_THE REQUEST_:
Word for word, copy all the data and drop the pictures.

_DATA SUPPLIED_:

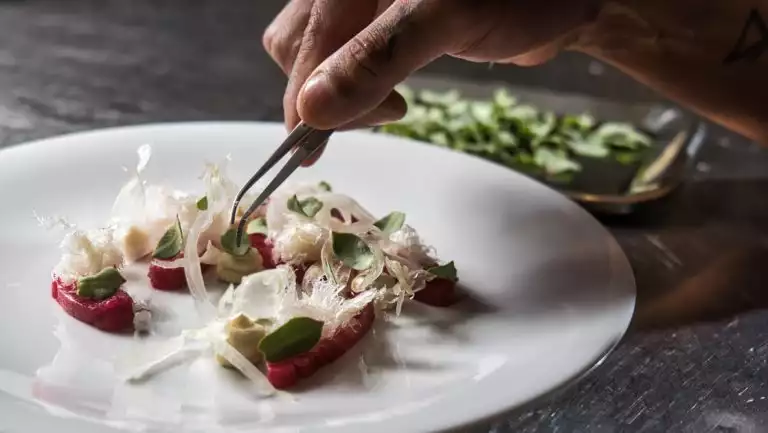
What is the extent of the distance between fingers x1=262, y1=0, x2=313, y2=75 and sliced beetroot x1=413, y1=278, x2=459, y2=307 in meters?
0.34

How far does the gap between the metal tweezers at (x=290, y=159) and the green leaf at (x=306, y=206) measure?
0.02 m

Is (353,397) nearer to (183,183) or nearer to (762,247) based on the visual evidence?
(183,183)

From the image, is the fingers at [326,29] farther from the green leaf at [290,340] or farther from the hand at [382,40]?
the green leaf at [290,340]

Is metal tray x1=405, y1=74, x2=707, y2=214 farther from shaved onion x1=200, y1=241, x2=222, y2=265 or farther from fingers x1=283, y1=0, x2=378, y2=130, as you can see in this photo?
shaved onion x1=200, y1=241, x2=222, y2=265

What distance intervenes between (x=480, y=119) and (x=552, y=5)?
1.26 feet

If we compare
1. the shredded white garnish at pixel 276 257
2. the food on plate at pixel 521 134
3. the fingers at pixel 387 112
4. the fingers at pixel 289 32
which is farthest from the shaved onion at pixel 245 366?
the food on plate at pixel 521 134

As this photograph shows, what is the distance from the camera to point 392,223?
0.77m

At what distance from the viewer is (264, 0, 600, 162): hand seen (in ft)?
2.22

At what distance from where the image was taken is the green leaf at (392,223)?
77 centimetres

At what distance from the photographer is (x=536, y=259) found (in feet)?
2.64

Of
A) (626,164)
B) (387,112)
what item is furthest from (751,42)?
(387,112)

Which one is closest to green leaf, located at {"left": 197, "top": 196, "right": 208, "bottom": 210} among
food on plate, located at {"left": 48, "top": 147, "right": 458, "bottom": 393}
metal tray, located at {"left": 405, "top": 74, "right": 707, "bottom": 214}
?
food on plate, located at {"left": 48, "top": 147, "right": 458, "bottom": 393}

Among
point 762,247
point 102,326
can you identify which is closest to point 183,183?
point 102,326

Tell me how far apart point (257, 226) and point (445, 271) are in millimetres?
167
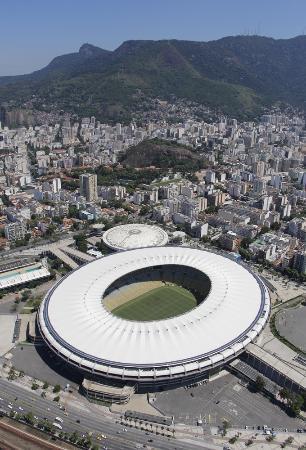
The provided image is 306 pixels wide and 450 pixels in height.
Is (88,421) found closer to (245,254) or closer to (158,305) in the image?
(158,305)

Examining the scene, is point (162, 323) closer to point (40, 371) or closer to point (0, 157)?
point (40, 371)

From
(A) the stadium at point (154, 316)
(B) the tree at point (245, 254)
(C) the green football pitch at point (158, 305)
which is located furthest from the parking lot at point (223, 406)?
(B) the tree at point (245, 254)

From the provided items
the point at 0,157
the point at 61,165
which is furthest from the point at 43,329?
the point at 0,157

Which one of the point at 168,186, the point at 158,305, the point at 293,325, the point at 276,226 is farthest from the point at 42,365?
the point at 168,186

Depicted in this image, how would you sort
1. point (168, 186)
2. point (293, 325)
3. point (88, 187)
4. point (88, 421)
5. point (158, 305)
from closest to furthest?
point (88, 421), point (293, 325), point (158, 305), point (88, 187), point (168, 186)

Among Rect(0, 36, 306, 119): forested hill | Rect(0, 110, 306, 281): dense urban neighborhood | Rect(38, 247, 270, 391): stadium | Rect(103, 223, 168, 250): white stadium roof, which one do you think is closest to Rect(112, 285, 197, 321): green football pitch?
Rect(38, 247, 270, 391): stadium

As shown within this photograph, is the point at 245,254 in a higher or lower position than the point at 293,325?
higher
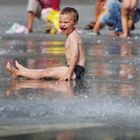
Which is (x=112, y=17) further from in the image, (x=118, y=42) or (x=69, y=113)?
(x=69, y=113)

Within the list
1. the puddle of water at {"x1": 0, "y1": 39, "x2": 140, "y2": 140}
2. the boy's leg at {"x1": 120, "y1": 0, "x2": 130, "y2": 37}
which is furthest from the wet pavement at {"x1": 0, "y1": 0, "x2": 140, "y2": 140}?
the boy's leg at {"x1": 120, "y1": 0, "x2": 130, "y2": 37}

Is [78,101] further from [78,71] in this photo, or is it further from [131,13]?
[131,13]

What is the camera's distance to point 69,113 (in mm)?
6719

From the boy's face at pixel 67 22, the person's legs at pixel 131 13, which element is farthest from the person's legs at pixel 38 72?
the person's legs at pixel 131 13

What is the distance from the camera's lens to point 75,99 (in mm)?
7426

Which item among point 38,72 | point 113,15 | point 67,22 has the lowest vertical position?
point 38,72

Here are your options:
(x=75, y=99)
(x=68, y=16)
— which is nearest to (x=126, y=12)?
(x=68, y=16)

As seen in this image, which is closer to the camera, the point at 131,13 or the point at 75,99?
the point at 75,99

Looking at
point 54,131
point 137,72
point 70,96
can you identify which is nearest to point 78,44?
point 137,72

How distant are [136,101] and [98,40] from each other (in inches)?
262

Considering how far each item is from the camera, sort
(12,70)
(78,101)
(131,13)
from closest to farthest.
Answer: (78,101) → (12,70) → (131,13)

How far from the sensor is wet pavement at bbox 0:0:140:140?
238 inches

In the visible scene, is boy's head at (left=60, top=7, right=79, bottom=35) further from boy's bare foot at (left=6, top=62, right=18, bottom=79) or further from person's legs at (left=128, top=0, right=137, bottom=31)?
person's legs at (left=128, top=0, right=137, bottom=31)

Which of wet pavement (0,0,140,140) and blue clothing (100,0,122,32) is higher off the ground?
blue clothing (100,0,122,32)
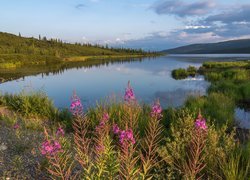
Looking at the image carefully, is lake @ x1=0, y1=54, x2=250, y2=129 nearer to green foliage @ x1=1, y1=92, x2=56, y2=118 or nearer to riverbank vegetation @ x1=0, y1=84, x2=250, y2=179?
green foliage @ x1=1, y1=92, x2=56, y2=118

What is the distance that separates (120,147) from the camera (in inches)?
219

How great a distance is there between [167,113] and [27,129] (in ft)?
16.5

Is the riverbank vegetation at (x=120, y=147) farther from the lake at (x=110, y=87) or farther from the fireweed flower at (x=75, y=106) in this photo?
the lake at (x=110, y=87)

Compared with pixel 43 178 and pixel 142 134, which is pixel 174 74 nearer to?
pixel 142 134

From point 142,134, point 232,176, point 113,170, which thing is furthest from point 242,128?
point 113,170

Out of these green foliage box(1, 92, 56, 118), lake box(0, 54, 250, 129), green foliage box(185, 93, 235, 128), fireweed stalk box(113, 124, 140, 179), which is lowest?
lake box(0, 54, 250, 129)

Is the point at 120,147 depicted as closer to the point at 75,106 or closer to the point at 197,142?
the point at 75,106

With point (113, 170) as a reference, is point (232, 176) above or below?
below

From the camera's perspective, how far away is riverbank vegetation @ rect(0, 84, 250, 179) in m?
3.49

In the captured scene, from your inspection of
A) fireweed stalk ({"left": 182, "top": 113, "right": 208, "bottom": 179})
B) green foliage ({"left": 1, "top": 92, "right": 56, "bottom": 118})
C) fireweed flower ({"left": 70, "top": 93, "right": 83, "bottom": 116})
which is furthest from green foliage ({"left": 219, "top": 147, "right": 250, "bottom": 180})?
green foliage ({"left": 1, "top": 92, "right": 56, "bottom": 118})

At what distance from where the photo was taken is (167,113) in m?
11.7

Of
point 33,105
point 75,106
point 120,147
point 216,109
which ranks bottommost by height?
point 216,109

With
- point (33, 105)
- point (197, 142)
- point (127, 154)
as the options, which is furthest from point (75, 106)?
point (33, 105)

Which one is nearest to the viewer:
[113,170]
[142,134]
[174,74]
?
[113,170]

_SOLUTION FOR THIS TASK_:
What is the extent of the distance between fingers x1=262, y1=0, x2=313, y2=75 and sliced beetroot x1=413, y1=278, x2=459, y2=307 in meters?
0.34

How far does the gap between the metal tweezers at (x=290, y=159) and the green leaf at (x=306, y=206) measure?
0.02 m

Is (353,397) nearer to (183,183) or nearer to (762,247) based on the visual evidence?
(183,183)

From the image, is the fingers at [326,29] farther from the green leaf at [290,340] or farther from the hand at [382,40]?
the green leaf at [290,340]

Is metal tray x1=405, y1=74, x2=707, y2=214 farther from shaved onion x1=200, y1=241, x2=222, y2=265 or farther from fingers x1=283, y1=0, x2=378, y2=130, as you can see in this photo?
shaved onion x1=200, y1=241, x2=222, y2=265

What distance intervenes between (x=480, y=119) and (x=552, y=5)?
1.26 feet

If we compare
1. the shredded white garnish at pixel 276 257
2. the food on plate at pixel 521 134
3. the fingers at pixel 387 112
4. the fingers at pixel 289 32
which is farthest from the shaved onion at pixel 245 366?
the food on plate at pixel 521 134

As this photograph shows, what is the distance from the camera to point 392,223?
0.77m

At what distance from the viewer is (264, 0, 600, 162): hand seen (in ft)?
2.22

At what distance from where the image was taken is the green leaf at (392,223)?
77 centimetres

At what distance from the photographer is (x=536, y=259) found (in feet)?
2.64

Of
A) (626,164)
B) (387,112)
what item is furthest from (751,42)?
(387,112)

Which one is closest to green leaf, located at {"left": 197, "top": 196, "right": 208, "bottom": 210} among
food on plate, located at {"left": 48, "top": 147, "right": 458, "bottom": 393}
metal tray, located at {"left": 405, "top": 74, "right": 707, "bottom": 214}
?
food on plate, located at {"left": 48, "top": 147, "right": 458, "bottom": 393}

Among
point 762,247
point 102,326
can you identify which is closest to point 183,183?
point 102,326

Tell me how far apart point (257, 226) and point (445, 271) are in millimetres?
167
The provided image is 306 pixels wide and 450 pixels in height.
Is (88,421) found closer to (245,254) or closer to (158,305) in the image?
(158,305)

Examining the scene, is point (162, 323) closer to point (40, 371) or closer to point (0, 157)?
point (40, 371)

From
(A) the stadium at point (154, 316)
(B) the tree at point (245, 254)
(C) the green football pitch at point (158, 305)
which is located furthest from the parking lot at point (223, 406)?
(B) the tree at point (245, 254)

From the provided items
the point at 0,157
the point at 61,165
which is furthest from the point at 43,329?
the point at 0,157

Which one of the point at 168,186, the point at 158,305, the point at 293,325, the point at 276,226 is farthest from the point at 42,365?
the point at 168,186

Depicted in this image, how would you sort
1. point (168, 186)
2. point (293, 325)
3. point (88, 187)
4. point (88, 421)
5. point (158, 305)
from closest to furthest?
point (88, 421), point (293, 325), point (158, 305), point (88, 187), point (168, 186)

Among Rect(0, 36, 306, 119): forested hill | Rect(0, 110, 306, 281): dense urban neighborhood | Rect(38, 247, 270, 391): stadium | Rect(103, 223, 168, 250): white stadium roof, which one do you think is closest to Rect(112, 285, 197, 321): green football pitch?
Rect(38, 247, 270, 391): stadium

As shown within this photograph, is the point at 245,254 in a higher or lower position than the point at 293,325?
higher
Which is (x=112, y=17) further from in the image, (x=118, y=42) or (x=69, y=113)?
(x=69, y=113)

Within the list
1. the puddle of water at {"x1": 0, "y1": 39, "x2": 140, "y2": 140}
2. the boy's leg at {"x1": 120, "y1": 0, "x2": 130, "y2": 37}
which is furthest from the wet pavement at {"x1": 0, "y1": 0, "x2": 140, "y2": 140}?
the boy's leg at {"x1": 120, "y1": 0, "x2": 130, "y2": 37}

Is [78,101] further from [78,71] in this photo, or is it further from [131,13]?
[131,13]

What is the camera's distance to point 69,113 (in mm)?
6719

From the boy's face at pixel 67 22, the person's legs at pixel 131 13, which element is farthest from the person's legs at pixel 38 72?
the person's legs at pixel 131 13

What is the distance from the camera's lens to point 75,99 (in mm)?
7426

Which item among point 38,72 | point 113,15 | point 67,22 has the lowest vertical position?
point 38,72

Here are your options:
(x=75, y=99)
(x=68, y=16)
— which is nearest to (x=126, y=12)?
(x=68, y=16)

As seen in this image, which is closer to the camera, the point at 131,13 or the point at 75,99?
the point at 75,99

Looking at
point 54,131
point 137,72
point 70,96
can you identify which is nearest to point 78,44?
point 137,72

How distant are [136,101] and [98,40] from each other (in inches)?
262

Considering how far each item is from the camera, sort
(12,70)
(78,101)
(131,13)
from closest to farthest.
Answer: (78,101) → (12,70) → (131,13)

How far from the sensor is wet pavement at bbox 0:0:140:140?
238 inches

In the visible scene, is boy's head at (left=60, top=7, right=79, bottom=35) further from boy's bare foot at (left=6, top=62, right=18, bottom=79) or further from person's legs at (left=128, top=0, right=137, bottom=31)?
person's legs at (left=128, top=0, right=137, bottom=31)

Which of wet pavement (0,0,140,140) and blue clothing (100,0,122,32) is higher off the ground?
blue clothing (100,0,122,32)
Looking at the image carefully, is lake @ x1=0, y1=54, x2=250, y2=129 nearer to green foliage @ x1=1, y1=92, x2=56, y2=118 or nearer to riverbank vegetation @ x1=0, y1=84, x2=250, y2=179?
green foliage @ x1=1, y1=92, x2=56, y2=118

What is the distance that separates (120,147) from the camera (in inches)?
219

How great a distance is there between [167,113] and [27,129] (in ft)?
16.5

Is the riverbank vegetation at (x=120, y=147) farther from the lake at (x=110, y=87) or farther from the fireweed flower at (x=75, y=106) in this photo?
the lake at (x=110, y=87)

Compared with pixel 43 178 and pixel 142 134, which is pixel 174 74 nearer to?
pixel 142 134

From point 142,134, point 232,176, point 113,170, which thing is furthest from point 242,128?
point 113,170

Out of these green foliage box(1, 92, 56, 118), lake box(0, 54, 250, 129), green foliage box(185, 93, 235, 128), fireweed stalk box(113, 124, 140, 179), which is lowest?
lake box(0, 54, 250, 129)

Is the point at 120,147 depicted as closer to the point at 75,106 or closer to the point at 197,142?
the point at 75,106

With point (113, 170) as a reference, is point (232, 176) above or below?
below

From the camera's perspective, how far away is riverbank vegetation @ rect(0, 84, 250, 179) in m?
3.49

In the captured scene, from your inspection of
A) fireweed stalk ({"left": 182, "top": 113, "right": 208, "bottom": 179})
B) green foliage ({"left": 1, "top": 92, "right": 56, "bottom": 118})
C) fireweed flower ({"left": 70, "top": 93, "right": 83, "bottom": 116})
which is furthest from green foliage ({"left": 219, "top": 147, "right": 250, "bottom": 180})?
green foliage ({"left": 1, "top": 92, "right": 56, "bottom": 118})

At what distance from where the photo was taken is (167,113) in m?
11.7

Of
point 33,105
point 75,106
point 120,147
point 216,109
which ranks bottommost by height?
point 216,109

With
- point (33, 105)
- point (197, 142)
- point (127, 154)
as the options, which is furthest from point (75, 106)?
point (33, 105)

Which one is nearest to the viewer:
[113,170]
[142,134]
[174,74]
?
[113,170]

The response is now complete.